Schema Inference uses annotated Confidence Tiers rather than aggressive or conservative type inference
filedge inspect annotates each inferred column type with a Confidence Tier (high / low / ambiguous) rather than silently picking the most specific type or defaulting everything to string.
Two alternatives were considered. Aggressive inference — infer the most specific type whenever the majority of sampled values parse — produces better starting configs but silently misleads operators when sparse nulls or format exceptions appear beyond the sample window. An operator who accepts an integer (high) inference on a column that turns out to have N/A on row 50,000 gets a pipeline that FAILs in production with no warning they were given. Conservative inference — default to string unless 100% of sampled values parse cleanly — avoids false positives but produces configs full of string columns that operators must correct manually, defeating the tool's purpose.
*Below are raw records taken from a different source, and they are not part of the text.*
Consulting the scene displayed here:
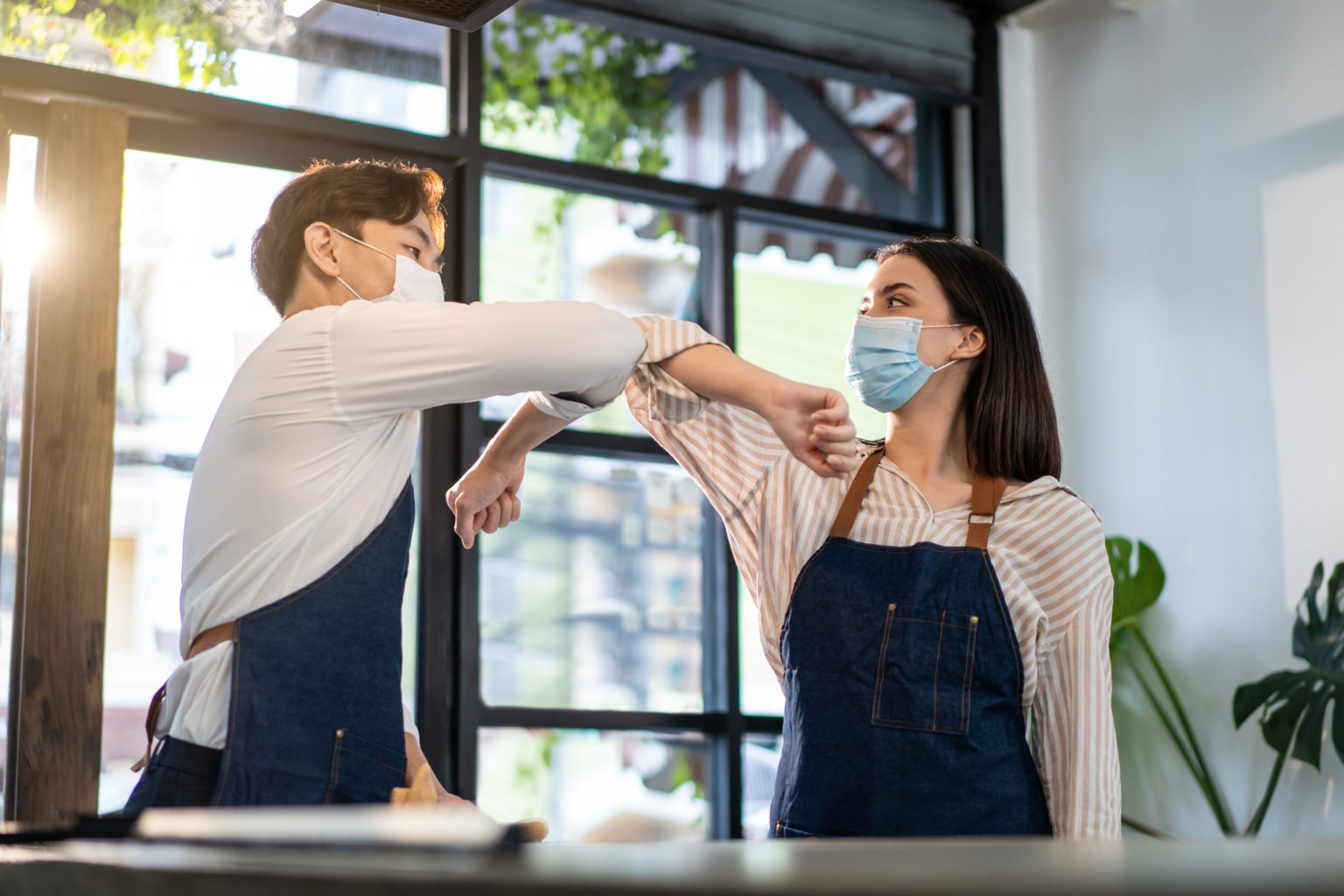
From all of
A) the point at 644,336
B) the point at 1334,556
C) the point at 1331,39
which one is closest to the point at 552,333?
the point at 644,336

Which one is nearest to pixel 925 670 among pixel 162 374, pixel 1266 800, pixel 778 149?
pixel 1266 800

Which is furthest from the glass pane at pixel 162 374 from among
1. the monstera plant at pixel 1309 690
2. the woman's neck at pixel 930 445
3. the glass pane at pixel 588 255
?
the monstera plant at pixel 1309 690

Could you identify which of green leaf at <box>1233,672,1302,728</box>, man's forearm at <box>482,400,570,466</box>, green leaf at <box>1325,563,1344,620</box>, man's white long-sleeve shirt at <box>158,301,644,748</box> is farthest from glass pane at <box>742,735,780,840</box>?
man's white long-sleeve shirt at <box>158,301,644,748</box>

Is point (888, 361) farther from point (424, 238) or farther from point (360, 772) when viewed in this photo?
point (360, 772)

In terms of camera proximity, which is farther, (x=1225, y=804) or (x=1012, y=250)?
(x=1012, y=250)

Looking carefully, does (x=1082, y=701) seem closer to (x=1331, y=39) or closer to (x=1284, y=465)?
(x=1284, y=465)

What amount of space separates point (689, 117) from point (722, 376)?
7.96 ft

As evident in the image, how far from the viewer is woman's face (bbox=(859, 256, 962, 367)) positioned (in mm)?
2010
The annotated approach was chosen because the tool samples only the first N rows by default (1,000). That is a deliberate limitation for speed, not a guarantee of completeness. Showing the operator exactly what the tool observed — and how much trust to place in the inference — makes the limitation visible rather than hiding it inside a confident-looking type declaration. Operators can accept high-confidence inferences quickly and scrutinise low and ambiguous ones, rather than having to verify every column from scratch. The required: field follows the same pattern: required: true (no nulls in sample — verify against full dataset) is more honest than a silent required: true that breaks on the first null outside the sample window.